Our biggest challenge, as an industry, is even as RevPAR has increased, and as we have become more operationally efficient… even if your NOI or if your EBITDA looks great, well, that’s good, but now my debt payment service is 50, 60, 70% higher… So it’s still really hard to overcome that.
Hector Sanchez
“Our biggest challenge, as an industry, is even as
RevPAR has increased, and as we have become more operationally efficient… Even
if your NOI or if your EBITDA looks great, well, that’s good, but now my debt
payment service is 50%, 60%, 70% higher… So, it’s still really hard to overcome
that.”
He said the company is hoping
for interest rate cuts because they would allow Ashford to do more.
“It would give us cash to
actually start growing again,” he said, admitting that some of the properties
are still running negative cash flow because of the expense of the debt
service. “When you look at the P&L, that looks great, but the debt service
is so expensive.”
Becoming leaner
Sanchez said that for NOI and
controlling margins, it’s really about “playing very good defense” and
controlling what you can.
“What we can control is
operational efficiencies and how quickly we really start leaning into AI and
trying to figure out how that helps us be a lot more efficient,” he said,
noting the company has had to do a lot of restructuring and layoffs to become a
lot leaner and more efficient.
“It’s really about becoming a
much leaner, much more operationally efficient company, and utilizing
technology to help us do that,” he said. “I really think that we’re positioned
very well to be one of the leaders on that front… We know that in our
industry, things move slowly, and organizations adopt things very slowly.

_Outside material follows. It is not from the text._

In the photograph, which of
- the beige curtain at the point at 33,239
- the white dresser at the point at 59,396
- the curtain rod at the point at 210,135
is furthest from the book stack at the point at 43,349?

We’re
not one of those. We’re moving very, very quickly.”
Sanchez said he’s optimistic
about the future of Ashford, noting that there have been many leadership
changes across the company’s various verticals lately.
“I’m excited about where we’re
headed as a company. I feel like we’ve had to figure out how to get leaner very
quickly, but we’ve done it, and now… we’re positioned to hopefully start
growing,” he said.
One leadership change Sanchez
mentioned in particular was Ben Perelmuter, who took over as CEO of third-party
operator Remington Hospitality last May.
“He’s brought with him a very
strong, heavily operationally focused team,” he said. “When you look at the
year-over-year, month-over-month, starting from (September-December), they’re
doing a lot better than they were last year.”